AMD is deprecating HCC to put more focus on HIP development and on other languages supporting heterogeneous compute. We will no longer develop any new feature in HCC and we will stop maintaining HCC after its final release, which is planned for June 2019. If your application was developed with the hc C++ API, we would encourage you to transition it to other languages supported by AMD, such as HIP or OpenCL. HIP and hc language share the same compiler technology, so many hc kernel language features (including inline assembly) are also available through the HIP compilation path.

By pushing for HIP over HCC, AMD is encouraging cross platform GPU computing: code written with HIP is compatible with both AMD GPUs and Nvidia GPUs. HCC was specific to AMD GPUs.

It's also unclear how much this actually matters: all the deep learning frameworks that were adapted to use AMD GPUs were already using HIP over HCC.

Deep learning toolkit updates

I'm now going to talk about some updates to the state of various deep learning toolkits using AMD GPUs.

Tensorflow

Tensorflow is still the best supported solution for ROCm on AMD GPUs). In fact, ROCm has been upstreamed to mainline Tensorflow. This is great for addressing concerns about the long term maintenance of AMD deep learning solutions. The community is currently supporting builds of stable and nightly versions of tensorflow in the CI build system.

AMD is supported for tensorflow 2.0 which means that dynamic computation graphs and imperative styling are supported. For example, instead of running:

outputs = session.run(f(placeholder), feed_dict={placeholder: input})

You would run

outputs = f(input)

This allows more fine-grained control over the network design and greatly improves readability.

Personally, I have had great success running tensorflow 2.0 on an RX580. Around August 2019, running tensorflow either meant running a lagging version or compiling from source (I personally do not like using bazel so compiling from source was not enjoyable in this instance). However, now that there are community builds, you can simply install the prebuilt wheel files. Installation is incredibly smooth.

Pytorch

Pytorch support is not nearly as good as tensorflow support. Though it is possible to use pytorch, using a docker container seems to be the only supported way to do so. This github issue discusses how to build pytorch for ROOCm outside of a container with the latest versions of ROCm (3.0) and pytorch (1.3), however, there do seem to be some bugs specific to these particular versions. An approach that is encouraged is to build the wheel files inside a container and then install them on the host system. I have not tried this personally. However, I intend to investigate this soon on my RX580 system.

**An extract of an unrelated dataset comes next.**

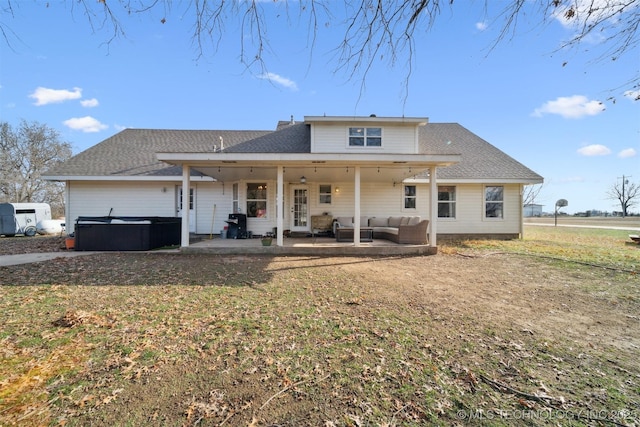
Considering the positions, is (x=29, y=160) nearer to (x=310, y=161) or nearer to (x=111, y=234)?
(x=111, y=234)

A note on pytorch documentation

I was initially, very confused as the documentation on AMD's own ROCm website appears to be very out of date (requesting a ROCm version of 2.1 when 3.0 is the current release).

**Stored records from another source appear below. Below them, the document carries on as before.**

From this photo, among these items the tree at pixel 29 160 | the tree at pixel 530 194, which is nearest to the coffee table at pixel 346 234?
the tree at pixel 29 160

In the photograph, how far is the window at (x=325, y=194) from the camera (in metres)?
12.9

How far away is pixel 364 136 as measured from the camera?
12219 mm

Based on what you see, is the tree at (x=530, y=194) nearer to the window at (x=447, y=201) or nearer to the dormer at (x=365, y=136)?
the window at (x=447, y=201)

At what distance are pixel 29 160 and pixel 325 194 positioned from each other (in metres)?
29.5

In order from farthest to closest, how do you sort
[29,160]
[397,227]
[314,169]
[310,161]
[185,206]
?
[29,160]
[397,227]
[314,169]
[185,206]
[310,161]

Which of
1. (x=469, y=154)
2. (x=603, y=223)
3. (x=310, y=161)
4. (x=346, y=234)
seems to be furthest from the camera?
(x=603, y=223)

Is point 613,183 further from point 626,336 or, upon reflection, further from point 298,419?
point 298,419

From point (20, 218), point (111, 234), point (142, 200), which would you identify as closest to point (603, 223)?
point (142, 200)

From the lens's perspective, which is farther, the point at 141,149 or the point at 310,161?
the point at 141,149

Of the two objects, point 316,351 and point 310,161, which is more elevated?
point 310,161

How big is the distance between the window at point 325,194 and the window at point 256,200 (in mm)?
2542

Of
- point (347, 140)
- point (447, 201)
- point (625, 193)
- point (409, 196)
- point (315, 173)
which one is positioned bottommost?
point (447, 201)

However, the wiki for the github repo provides a ton of useful information, including build instructions, unit test status and more.

I will hopefully have more information about usability and performance once I get a chance to sink my teeth into pytorch on ROCm. I will keep you posted.

Concluding comments

While AMD support for pytorch is still a bit behind, support in tensorflow is exceptionally good. The process has been streamlined significantly and In a follow up blog, I will talk about alternative methods of running deep learning on AMD GPUs including non-python implementations like PlaidML's tile language and julia frameworks. I'll also touch on SYCL: a cross GPU standard for computation developed by the Khronos group (the creators of Vulkan, OpenCL and OpenGL).